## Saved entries

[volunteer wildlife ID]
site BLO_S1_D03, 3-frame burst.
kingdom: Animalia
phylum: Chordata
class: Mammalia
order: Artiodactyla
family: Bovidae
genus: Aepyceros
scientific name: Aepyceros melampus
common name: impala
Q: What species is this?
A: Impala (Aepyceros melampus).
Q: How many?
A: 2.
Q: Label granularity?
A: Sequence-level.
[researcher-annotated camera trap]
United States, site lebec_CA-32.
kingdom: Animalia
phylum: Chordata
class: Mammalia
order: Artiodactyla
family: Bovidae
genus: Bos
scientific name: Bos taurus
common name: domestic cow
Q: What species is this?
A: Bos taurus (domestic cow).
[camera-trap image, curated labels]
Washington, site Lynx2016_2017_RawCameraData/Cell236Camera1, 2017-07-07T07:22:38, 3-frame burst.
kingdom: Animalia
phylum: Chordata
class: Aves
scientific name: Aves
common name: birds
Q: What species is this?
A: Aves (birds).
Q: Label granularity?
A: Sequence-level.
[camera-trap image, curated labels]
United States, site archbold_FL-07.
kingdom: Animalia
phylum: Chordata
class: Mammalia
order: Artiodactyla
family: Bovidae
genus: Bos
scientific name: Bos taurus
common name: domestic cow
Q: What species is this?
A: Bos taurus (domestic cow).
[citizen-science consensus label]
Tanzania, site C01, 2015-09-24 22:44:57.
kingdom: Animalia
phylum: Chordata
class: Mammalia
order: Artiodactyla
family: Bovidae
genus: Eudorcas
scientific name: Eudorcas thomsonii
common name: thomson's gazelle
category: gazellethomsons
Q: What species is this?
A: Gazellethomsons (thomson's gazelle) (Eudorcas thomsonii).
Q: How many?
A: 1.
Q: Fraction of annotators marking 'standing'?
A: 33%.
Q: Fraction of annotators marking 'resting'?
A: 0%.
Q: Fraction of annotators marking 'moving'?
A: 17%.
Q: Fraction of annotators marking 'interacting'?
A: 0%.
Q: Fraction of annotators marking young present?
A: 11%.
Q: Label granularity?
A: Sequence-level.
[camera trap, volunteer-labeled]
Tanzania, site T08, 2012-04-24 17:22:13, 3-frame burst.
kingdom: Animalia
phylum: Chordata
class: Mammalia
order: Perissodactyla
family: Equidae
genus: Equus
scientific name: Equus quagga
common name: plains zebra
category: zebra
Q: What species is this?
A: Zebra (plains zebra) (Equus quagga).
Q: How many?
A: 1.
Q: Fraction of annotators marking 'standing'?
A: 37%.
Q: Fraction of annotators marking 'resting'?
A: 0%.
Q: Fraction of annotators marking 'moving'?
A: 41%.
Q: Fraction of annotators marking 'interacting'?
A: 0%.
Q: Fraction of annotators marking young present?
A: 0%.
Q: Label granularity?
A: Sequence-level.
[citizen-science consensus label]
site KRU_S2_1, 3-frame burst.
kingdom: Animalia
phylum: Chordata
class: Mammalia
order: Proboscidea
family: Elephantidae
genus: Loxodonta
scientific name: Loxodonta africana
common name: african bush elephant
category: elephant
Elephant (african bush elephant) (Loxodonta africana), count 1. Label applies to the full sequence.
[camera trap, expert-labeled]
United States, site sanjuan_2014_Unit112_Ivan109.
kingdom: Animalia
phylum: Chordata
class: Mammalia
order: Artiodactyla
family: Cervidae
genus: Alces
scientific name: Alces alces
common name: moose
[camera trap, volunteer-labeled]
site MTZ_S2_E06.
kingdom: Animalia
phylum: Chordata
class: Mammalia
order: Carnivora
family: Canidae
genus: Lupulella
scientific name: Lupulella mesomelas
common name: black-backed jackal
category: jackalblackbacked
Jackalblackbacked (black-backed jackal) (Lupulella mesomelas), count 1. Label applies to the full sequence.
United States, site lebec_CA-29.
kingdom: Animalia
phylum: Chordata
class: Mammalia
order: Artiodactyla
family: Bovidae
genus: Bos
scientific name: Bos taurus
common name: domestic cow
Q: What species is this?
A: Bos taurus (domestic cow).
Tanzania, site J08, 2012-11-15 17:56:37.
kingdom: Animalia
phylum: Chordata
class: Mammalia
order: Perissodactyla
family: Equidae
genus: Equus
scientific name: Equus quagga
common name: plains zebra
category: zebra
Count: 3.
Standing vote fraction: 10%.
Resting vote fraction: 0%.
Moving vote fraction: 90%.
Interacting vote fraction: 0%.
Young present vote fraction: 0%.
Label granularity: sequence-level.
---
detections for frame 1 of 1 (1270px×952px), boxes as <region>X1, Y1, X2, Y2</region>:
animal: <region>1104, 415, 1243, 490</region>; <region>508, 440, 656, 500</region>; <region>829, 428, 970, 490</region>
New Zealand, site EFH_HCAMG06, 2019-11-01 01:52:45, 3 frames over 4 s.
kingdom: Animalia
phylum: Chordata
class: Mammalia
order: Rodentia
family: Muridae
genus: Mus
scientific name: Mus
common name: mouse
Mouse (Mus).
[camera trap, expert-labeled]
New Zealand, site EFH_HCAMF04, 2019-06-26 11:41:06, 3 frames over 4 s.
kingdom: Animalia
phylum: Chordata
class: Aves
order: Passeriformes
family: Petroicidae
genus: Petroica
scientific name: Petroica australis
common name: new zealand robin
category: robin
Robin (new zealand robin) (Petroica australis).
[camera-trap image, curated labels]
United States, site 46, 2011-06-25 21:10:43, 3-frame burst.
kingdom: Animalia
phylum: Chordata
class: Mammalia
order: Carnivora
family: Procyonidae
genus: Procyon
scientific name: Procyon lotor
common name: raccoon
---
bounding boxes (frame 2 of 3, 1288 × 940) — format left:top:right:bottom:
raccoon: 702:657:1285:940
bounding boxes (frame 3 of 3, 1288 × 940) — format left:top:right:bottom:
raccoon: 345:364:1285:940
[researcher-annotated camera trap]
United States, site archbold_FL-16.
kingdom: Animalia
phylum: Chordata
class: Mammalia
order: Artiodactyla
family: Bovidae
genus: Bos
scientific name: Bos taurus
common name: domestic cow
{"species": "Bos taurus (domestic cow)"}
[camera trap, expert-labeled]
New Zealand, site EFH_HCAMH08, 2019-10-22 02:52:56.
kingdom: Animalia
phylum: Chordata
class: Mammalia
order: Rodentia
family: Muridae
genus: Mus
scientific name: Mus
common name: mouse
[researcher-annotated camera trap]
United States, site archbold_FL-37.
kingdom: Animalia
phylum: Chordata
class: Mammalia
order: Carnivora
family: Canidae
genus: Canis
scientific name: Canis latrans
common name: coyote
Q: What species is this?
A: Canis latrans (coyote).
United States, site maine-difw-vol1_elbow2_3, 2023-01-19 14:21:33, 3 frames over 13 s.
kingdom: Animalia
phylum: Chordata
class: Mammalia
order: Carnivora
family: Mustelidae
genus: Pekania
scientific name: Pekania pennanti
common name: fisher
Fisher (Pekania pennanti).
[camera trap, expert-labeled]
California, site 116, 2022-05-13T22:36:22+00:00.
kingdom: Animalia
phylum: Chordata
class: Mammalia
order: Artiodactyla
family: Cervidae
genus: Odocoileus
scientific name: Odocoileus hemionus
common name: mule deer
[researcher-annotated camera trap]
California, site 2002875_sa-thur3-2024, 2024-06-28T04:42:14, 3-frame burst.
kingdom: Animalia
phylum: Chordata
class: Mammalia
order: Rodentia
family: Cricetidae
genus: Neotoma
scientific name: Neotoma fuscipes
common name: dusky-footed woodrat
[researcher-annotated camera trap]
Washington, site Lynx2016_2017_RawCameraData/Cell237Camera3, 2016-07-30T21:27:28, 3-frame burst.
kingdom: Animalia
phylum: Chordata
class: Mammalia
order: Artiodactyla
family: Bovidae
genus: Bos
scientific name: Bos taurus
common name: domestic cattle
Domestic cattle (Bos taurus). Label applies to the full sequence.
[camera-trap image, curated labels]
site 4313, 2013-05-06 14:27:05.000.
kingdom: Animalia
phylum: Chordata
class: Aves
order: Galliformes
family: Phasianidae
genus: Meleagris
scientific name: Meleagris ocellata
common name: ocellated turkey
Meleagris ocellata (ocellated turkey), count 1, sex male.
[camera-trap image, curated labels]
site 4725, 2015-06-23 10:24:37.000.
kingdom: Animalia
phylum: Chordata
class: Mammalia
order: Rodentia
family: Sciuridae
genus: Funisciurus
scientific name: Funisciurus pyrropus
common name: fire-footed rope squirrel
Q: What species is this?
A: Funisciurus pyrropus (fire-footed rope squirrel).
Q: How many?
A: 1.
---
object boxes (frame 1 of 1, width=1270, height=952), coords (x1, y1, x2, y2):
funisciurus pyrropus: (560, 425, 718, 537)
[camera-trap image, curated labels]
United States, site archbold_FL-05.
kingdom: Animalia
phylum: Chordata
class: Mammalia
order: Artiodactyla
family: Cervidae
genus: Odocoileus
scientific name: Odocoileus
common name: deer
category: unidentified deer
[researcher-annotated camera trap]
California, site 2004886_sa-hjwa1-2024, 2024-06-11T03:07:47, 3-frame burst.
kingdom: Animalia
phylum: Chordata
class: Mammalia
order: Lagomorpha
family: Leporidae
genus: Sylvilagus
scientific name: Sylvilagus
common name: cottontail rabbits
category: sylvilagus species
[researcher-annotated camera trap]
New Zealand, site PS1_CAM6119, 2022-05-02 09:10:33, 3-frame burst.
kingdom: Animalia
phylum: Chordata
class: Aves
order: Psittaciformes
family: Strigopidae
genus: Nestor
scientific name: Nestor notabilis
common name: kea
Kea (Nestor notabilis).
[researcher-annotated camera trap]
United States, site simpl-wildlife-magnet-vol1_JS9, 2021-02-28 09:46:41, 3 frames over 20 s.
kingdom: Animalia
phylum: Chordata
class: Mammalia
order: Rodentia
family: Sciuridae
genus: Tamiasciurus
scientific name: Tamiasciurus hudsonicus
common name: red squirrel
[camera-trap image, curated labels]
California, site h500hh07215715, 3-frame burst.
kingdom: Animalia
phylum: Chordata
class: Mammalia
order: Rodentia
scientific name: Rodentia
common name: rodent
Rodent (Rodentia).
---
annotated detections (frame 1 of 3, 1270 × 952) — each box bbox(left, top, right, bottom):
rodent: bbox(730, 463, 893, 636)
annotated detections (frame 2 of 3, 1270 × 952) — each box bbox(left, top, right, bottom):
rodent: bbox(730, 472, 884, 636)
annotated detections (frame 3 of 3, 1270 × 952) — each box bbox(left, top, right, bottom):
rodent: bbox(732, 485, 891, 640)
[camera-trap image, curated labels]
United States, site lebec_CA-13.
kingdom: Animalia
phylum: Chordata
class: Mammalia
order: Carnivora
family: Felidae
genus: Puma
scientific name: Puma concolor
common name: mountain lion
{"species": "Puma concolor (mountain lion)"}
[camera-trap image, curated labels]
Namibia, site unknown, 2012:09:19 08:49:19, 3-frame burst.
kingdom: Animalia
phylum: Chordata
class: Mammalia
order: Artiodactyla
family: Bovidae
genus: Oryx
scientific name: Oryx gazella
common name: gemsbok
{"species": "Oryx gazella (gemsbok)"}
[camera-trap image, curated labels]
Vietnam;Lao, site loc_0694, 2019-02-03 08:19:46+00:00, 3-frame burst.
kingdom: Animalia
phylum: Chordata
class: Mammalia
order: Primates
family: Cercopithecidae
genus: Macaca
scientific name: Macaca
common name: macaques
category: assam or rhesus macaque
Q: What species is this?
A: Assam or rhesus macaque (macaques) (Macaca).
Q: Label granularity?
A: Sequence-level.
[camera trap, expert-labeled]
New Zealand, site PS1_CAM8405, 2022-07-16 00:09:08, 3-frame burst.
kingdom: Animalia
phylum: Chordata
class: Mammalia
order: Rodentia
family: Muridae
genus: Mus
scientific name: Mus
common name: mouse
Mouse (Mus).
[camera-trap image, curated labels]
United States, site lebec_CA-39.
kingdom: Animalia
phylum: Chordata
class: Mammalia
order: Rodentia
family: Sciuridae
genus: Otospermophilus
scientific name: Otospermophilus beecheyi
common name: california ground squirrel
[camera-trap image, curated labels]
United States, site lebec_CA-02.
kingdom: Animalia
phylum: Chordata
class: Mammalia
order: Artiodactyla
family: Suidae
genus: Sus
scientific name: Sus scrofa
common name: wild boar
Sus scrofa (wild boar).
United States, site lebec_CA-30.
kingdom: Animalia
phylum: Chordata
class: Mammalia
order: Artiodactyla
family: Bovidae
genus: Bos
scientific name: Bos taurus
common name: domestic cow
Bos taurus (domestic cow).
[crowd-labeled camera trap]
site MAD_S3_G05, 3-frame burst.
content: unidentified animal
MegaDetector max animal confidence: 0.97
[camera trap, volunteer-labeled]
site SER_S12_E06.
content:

## EXERCISE AIM
Whenever the string "wildlife" shows up in a line above, copy that line.

## SOLUTION TO THE EXERCISE
[volunteer wildlife ID]
United States, site simpl-wildlife-magnet-vol1_JS9, 2021-02-28 09:46:41, 3 frames over 20 s.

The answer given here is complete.